From Chicago’s North Side and the banks of Lake Erie in Cleveland, the word spread. There are miracles. The impossible had happened! The Chicago Cubs won the World Series. Coming from a 3-1 game deficit in the best of seven series, Chicago team swept the Cleveland Indians in the final three games both at their home of Wrigley Field but in Progressive Field, Cleveland’s home ballpark. Not only had the Cubs ended a 76 year absence from appearing in baseball’s ultimate event, they ended a 108 year famine by winning. No one alive remembers the last time the Cubs had won the World Series. Hardly anyone alive was in the stands the last time the Cubs played in the Series. And now, the dream was realized. The streak had ended; there would no longer be any “wait until next year.” Next year finally arrived! Even my wife, the ultimate non-sports fan, was talking about the game, excited by the result.
So, what now? There is the requisite ticker tape parade in the Windy City. President Obama has invited the team to the White House, even though, as a South-Sider, he admitted being a White Sox fan. The players will be adulated as heroes, since Americans seem to value sports and entertainment celebrities above all else. Salaries will be renegotiated. Endorsements will flow. There might even be a player who will be “going to Disney World.”
But what about the average fan? What does “Joe Sixpack” do when his longest existing fantasy has been realized? Another World Series victory, however significant in itself, is qualitatively different from the initial achievement. Sure, this was not the Cubs’ first World Series victory. Yet, having them more than a century apart is pretty much the same as winning the first time. No one alive remembers the first victory. Few, if any, even remember the last Series appearance.
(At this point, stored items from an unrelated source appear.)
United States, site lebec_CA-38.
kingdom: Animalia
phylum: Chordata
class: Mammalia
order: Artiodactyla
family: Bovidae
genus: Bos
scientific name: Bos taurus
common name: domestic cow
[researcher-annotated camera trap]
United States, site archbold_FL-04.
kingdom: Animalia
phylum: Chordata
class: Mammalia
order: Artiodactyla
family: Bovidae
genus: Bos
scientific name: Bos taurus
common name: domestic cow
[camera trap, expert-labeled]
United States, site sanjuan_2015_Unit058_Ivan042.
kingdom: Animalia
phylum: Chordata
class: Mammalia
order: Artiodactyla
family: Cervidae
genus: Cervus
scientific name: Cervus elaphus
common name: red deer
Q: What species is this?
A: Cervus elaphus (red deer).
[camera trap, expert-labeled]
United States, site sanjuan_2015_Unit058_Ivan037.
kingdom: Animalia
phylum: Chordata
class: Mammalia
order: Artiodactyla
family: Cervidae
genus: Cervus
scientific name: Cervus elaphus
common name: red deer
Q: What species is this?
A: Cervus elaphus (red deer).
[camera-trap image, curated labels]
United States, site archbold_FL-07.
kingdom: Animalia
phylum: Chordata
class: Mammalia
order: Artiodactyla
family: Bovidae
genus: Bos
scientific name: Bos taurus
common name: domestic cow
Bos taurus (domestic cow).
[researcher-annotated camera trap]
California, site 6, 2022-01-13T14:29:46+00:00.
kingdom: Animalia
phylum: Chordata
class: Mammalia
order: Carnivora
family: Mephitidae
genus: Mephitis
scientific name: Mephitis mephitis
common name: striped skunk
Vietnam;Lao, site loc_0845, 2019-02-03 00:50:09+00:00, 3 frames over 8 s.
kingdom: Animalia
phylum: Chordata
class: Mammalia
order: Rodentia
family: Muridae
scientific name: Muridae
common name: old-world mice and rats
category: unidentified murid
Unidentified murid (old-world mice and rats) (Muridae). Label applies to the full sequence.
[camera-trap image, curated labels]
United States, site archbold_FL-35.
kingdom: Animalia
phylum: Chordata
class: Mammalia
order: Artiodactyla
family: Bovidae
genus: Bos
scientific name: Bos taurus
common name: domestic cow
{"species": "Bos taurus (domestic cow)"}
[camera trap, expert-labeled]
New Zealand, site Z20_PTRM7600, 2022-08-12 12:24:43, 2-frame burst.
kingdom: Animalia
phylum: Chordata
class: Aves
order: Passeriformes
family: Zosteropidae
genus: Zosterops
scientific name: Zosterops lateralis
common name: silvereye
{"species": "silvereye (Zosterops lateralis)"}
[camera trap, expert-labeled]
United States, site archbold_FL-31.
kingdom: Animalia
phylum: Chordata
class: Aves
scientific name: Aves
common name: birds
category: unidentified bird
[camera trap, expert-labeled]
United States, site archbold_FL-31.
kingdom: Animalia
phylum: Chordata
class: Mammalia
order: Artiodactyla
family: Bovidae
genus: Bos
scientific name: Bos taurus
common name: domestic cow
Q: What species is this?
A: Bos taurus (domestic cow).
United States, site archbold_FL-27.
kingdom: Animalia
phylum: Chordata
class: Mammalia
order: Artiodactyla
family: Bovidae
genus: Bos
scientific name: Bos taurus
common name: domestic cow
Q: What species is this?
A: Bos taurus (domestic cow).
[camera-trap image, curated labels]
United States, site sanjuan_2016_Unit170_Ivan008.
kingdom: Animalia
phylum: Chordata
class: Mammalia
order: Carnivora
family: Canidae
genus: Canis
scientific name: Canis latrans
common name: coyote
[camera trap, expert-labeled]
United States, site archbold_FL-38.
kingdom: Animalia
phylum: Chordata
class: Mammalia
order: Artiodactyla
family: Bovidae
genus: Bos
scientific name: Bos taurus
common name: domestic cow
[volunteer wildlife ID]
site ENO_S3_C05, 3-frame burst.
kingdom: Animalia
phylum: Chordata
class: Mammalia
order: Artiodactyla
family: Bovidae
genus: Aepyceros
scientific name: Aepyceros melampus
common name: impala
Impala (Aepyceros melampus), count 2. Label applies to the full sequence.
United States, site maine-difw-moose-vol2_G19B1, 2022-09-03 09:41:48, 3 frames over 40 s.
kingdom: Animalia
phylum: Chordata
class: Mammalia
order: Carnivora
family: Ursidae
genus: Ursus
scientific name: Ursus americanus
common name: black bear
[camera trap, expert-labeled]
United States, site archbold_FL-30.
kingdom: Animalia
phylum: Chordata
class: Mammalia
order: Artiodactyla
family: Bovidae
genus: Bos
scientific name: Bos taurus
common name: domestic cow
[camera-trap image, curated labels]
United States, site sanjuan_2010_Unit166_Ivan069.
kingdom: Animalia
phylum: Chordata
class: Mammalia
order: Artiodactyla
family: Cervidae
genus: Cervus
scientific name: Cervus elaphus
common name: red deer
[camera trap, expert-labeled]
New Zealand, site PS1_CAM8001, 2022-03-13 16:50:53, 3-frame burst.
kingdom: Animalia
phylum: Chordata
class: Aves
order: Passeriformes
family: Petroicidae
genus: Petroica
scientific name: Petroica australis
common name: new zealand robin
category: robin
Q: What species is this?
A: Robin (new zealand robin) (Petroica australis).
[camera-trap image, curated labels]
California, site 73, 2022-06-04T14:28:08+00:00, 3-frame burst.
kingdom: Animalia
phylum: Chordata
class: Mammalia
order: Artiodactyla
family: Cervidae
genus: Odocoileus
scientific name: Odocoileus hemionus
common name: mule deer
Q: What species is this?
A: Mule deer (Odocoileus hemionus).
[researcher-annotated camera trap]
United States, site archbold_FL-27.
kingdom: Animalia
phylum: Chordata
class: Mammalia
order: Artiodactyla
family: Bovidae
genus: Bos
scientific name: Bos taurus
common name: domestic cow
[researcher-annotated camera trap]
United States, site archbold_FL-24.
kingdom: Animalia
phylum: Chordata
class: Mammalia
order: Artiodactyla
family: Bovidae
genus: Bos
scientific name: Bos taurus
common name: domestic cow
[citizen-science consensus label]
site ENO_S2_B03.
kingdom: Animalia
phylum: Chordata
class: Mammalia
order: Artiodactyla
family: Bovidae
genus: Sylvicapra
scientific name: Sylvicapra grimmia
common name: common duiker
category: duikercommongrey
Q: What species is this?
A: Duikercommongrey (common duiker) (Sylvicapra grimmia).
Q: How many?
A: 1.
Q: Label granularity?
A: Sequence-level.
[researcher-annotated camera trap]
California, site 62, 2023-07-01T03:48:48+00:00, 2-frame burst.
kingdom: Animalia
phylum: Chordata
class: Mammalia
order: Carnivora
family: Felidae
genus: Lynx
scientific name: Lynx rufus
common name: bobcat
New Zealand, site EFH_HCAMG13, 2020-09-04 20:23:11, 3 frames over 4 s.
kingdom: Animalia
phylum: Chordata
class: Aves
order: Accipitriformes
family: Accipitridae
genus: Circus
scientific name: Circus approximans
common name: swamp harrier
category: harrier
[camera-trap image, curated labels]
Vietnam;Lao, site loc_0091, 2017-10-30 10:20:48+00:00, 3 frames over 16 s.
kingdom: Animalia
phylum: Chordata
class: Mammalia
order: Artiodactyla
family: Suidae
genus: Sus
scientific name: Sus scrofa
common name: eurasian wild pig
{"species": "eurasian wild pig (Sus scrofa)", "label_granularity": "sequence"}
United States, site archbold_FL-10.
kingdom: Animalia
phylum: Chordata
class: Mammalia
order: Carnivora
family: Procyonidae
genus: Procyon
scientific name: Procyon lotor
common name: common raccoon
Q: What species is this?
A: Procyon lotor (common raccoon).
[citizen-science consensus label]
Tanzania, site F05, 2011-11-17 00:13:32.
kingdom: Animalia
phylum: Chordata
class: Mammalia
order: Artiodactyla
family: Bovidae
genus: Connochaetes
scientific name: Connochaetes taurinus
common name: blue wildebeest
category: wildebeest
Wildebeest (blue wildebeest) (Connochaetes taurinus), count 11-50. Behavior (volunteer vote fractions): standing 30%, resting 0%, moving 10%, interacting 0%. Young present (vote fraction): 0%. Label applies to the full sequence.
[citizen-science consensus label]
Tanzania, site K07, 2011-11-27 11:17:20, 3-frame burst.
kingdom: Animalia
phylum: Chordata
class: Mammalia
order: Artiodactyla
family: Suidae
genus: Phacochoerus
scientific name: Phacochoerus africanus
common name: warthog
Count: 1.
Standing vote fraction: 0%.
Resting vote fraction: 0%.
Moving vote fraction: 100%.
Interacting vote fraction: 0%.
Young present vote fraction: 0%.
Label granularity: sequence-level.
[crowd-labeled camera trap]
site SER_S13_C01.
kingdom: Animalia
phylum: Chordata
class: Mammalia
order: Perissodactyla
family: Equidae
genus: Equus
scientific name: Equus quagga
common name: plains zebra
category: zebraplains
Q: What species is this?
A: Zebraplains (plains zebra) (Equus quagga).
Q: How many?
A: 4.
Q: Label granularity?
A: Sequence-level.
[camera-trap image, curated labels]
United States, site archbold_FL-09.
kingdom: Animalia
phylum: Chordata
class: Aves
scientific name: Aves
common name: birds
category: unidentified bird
Is the loss in the victory bigger than we imagine? Can we dream a new “impossible dream?” as the Man of La Mancha suggests? We need collective, communal goals, fantasies to bind us together into something greater than the individual. Sports fandom has a way of building community among people who may have nothing else in common. Yet, in their mutual appreciation identification with a particular team, they have become a unified whole. Perhaps, this was never any more present than in the ever-optimistic, “wait ‘til next year” Chicago Cubs fans.
How do we develop a new, yet achievable, communal fantasy? We have a Black president and are, hopefully, days away from our first female POTUS, thereby accomplishing two dreams shared by many Americans. We can desire a functional Congress but that will hardly bring tears to our eyes or joy to our hearts. We long for world peace, an end to hunger, a safe future for all our children. If any of these are achieved, we will feel gratitude and deep love, although probably not the same emotional elation as a long-awaited sports victory. Perhaps I am reading too much into this; after all it was only a baseball game.